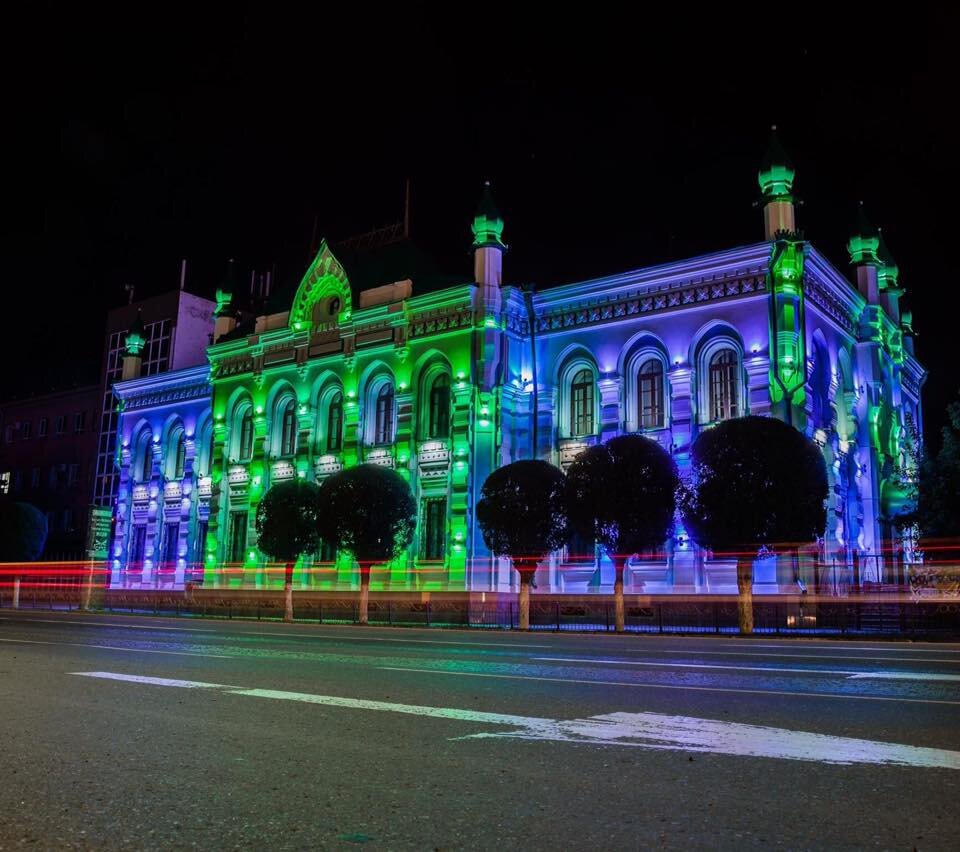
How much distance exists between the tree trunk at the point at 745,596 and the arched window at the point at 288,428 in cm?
2389

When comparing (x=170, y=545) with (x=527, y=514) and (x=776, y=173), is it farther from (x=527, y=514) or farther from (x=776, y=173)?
(x=776, y=173)

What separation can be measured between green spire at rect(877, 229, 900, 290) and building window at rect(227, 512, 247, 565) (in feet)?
101

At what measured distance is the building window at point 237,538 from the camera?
4309 cm

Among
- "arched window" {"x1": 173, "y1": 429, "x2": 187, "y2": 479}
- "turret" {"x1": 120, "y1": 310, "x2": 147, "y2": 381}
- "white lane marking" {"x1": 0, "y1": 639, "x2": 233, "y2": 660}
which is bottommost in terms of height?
"white lane marking" {"x1": 0, "y1": 639, "x2": 233, "y2": 660}

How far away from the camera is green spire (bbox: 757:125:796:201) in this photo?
32.0m

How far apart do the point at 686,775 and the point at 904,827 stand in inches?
50.6

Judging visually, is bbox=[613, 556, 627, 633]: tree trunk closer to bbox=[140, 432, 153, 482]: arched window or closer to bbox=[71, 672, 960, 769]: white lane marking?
bbox=[71, 672, 960, 769]: white lane marking

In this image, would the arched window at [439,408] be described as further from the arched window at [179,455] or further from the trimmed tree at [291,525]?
the arched window at [179,455]

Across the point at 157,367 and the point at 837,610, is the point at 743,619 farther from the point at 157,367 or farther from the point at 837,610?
the point at 157,367

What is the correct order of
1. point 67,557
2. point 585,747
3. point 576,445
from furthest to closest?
1. point 67,557
2. point 576,445
3. point 585,747

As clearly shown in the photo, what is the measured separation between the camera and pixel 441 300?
37875 mm

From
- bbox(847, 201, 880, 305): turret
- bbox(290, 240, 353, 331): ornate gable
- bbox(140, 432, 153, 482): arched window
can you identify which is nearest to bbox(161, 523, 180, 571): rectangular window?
bbox(140, 432, 153, 482): arched window

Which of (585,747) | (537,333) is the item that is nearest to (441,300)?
(537,333)

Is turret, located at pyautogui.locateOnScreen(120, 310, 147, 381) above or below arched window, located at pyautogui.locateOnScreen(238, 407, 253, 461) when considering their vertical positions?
above
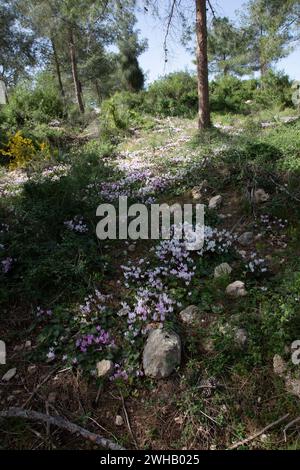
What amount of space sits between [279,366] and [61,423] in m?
1.69

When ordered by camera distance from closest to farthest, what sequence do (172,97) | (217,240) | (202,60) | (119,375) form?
1. (119,375)
2. (217,240)
3. (202,60)
4. (172,97)

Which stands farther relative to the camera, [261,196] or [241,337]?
[261,196]

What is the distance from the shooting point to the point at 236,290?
3.37m

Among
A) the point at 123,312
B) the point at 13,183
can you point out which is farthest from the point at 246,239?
the point at 13,183

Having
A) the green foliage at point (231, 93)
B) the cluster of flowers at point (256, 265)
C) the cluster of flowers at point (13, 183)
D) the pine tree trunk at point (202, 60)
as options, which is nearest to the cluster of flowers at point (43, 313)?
the cluster of flowers at point (256, 265)

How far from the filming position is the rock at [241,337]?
2836mm

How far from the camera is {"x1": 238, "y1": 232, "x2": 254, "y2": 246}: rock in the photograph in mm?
4234

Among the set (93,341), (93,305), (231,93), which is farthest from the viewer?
(231,93)

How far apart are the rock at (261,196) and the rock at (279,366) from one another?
8.72ft

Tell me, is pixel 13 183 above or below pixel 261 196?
above

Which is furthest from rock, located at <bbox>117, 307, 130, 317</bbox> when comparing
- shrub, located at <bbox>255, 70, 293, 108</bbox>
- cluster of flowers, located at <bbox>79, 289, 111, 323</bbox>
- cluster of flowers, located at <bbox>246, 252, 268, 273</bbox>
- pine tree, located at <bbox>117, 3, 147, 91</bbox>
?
pine tree, located at <bbox>117, 3, 147, 91</bbox>

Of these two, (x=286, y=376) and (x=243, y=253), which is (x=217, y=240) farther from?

+--

Every record above should be written out again without change, except that the pictures are left out.

● THE ANSWER:
How much distance exists between the tree trunk at the point at 745,596 and the arched window at the point at 288,428 in cm?
2389

When comparing (x=170, y=545) with (x=527, y=514) and (x=776, y=173), is it farther from (x=527, y=514) or farther from (x=776, y=173)?
(x=776, y=173)

What separation can be measured between green spire at rect(877, 229, 900, 290) and building window at rect(227, 512, 247, 565) (in feet)?
101

At what measured distance is the building window at point 237,538 from the camera?
4309 cm

Among
- "arched window" {"x1": 173, "y1": 429, "x2": 187, "y2": 479}
- "turret" {"x1": 120, "y1": 310, "x2": 147, "y2": 381}
- "white lane marking" {"x1": 0, "y1": 639, "x2": 233, "y2": 660}
which is bottommost in terms of height?
"white lane marking" {"x1": 0, "y1": 639, "x2": 233, "y2": 660}

How far away from the camera is green spire (bbox: 757:125:796:201) in this photo?
32.0m

How far apart do the point at 686,775 and the point at 904,827 stand in inches?
50.6

Judging visually, is bbox=[613, 556, 627, 633]: tree trunk closer to bbox=[140, 432, 153, 482]: arched window or closer to bbox=[71, 672, 960, 769]: white lane marking?
bbox=[71, 672, 960, 769]: white lane marking

In this image, would the arched window at [439,408] be described as further from the arched window at [179,455] or further from the trimmed tree at [291,525]?
the arched window at [179,455]

Across the point at 157,367 and the point at 837,610, is the point at 743,619 farther from the point at 157,367 or farther from the point at 837,610?
the point at 157,367

What is the correct order of
1. point 67,557
2. point 585,747
3. point 576,445
from furthest to closest?
1. point 67,557
2. point 576,445
3. point 585,747

As clearly shown in the photo, what is the measured separation between the camera and pixel 441 300?
37875 mm

From
- bbox(847, 201, 880, 305): turret
- bbox(290, 240, 353, 331): ornate gable
- bbox(140, 432, 153, 482): arched window
can you identify which is nearest to bbox(161, 523, 180, 571): rectangular window?
bbox(140, 432, 153, 482): arched window

Which of (585,747) | (537,333) is the item that is nearest to (441,300)?
(537,333)

Is turret, located at pyautogui.locateOnScreen(120, 310, 147, 381) above or below arched window, located at pyautogui.locateOnScreen(238, 407, 253, 461) when considering their vertical positions?
above
What amount of space sits between [279,366] and [61,423] in m?
1.69

When ordered by camera distance from closest to farthest, what sequence do (172,97) | (217,240) | (202,60) | (119,375) form?
1. (119,375)
2. (217,240)
3. (202,60)
4. (172,97)

Which stands farther relative to the camera, [261,196] or [241,337]?
[261,196]

What is the distance from the shooting point to the point at 236,290?
3.37m

Among
A) the point at 123,312
B) the point at 13,183
can you point out which is farthest from the point at 246,239?
the point at 13,183

Having
A) the green foliage at point (231, 93)
B) the cluster of flowers at point (256, 265)
C) the cluster of flowers at point (13, 183)
D) the pine tree trunk at point (202, 60)
as options, which is nearest to the cluster of flowers at point (43, 313)?
the cluster of flowers at point (256, 265)

How far from the filming position is the rock at [241,337]?
2836mm

How far from the camera is {"x1": 238, "y1": 232, "x2": 254, "y2": 246}: rock in the photograph in mm?
4234

Among the set (93,341), (93,305), (231,93), which is farthest from the viewer?
(231,93)

How far apart are the rock at (261,196) and the rock at (279,366) from one another?
8.72ft

Tell me, is pixel 13 183 above or below pixel 261 196?
above

Which is furthest from rock, located at <bbox>117, 307, 130, 317</bbox> when comparing
- shrub, located at <bbox>255, 70, 293, 108</bbox>
- cluster of flowers, located at <bbox>79, 289, 111, 323</bbox>
- cluster of flowers, located at <bbox>246, 252, 268, 273</bbox>
- pine tree, located at <bbox>117, 3, 147, 91</bbox>
?
pine tree, located at <bbox>117, 3, 147, 91</bbox>

Of these two, (x=286, y=376) and (x=243, y=253), which is (x=217, y=240) farther from?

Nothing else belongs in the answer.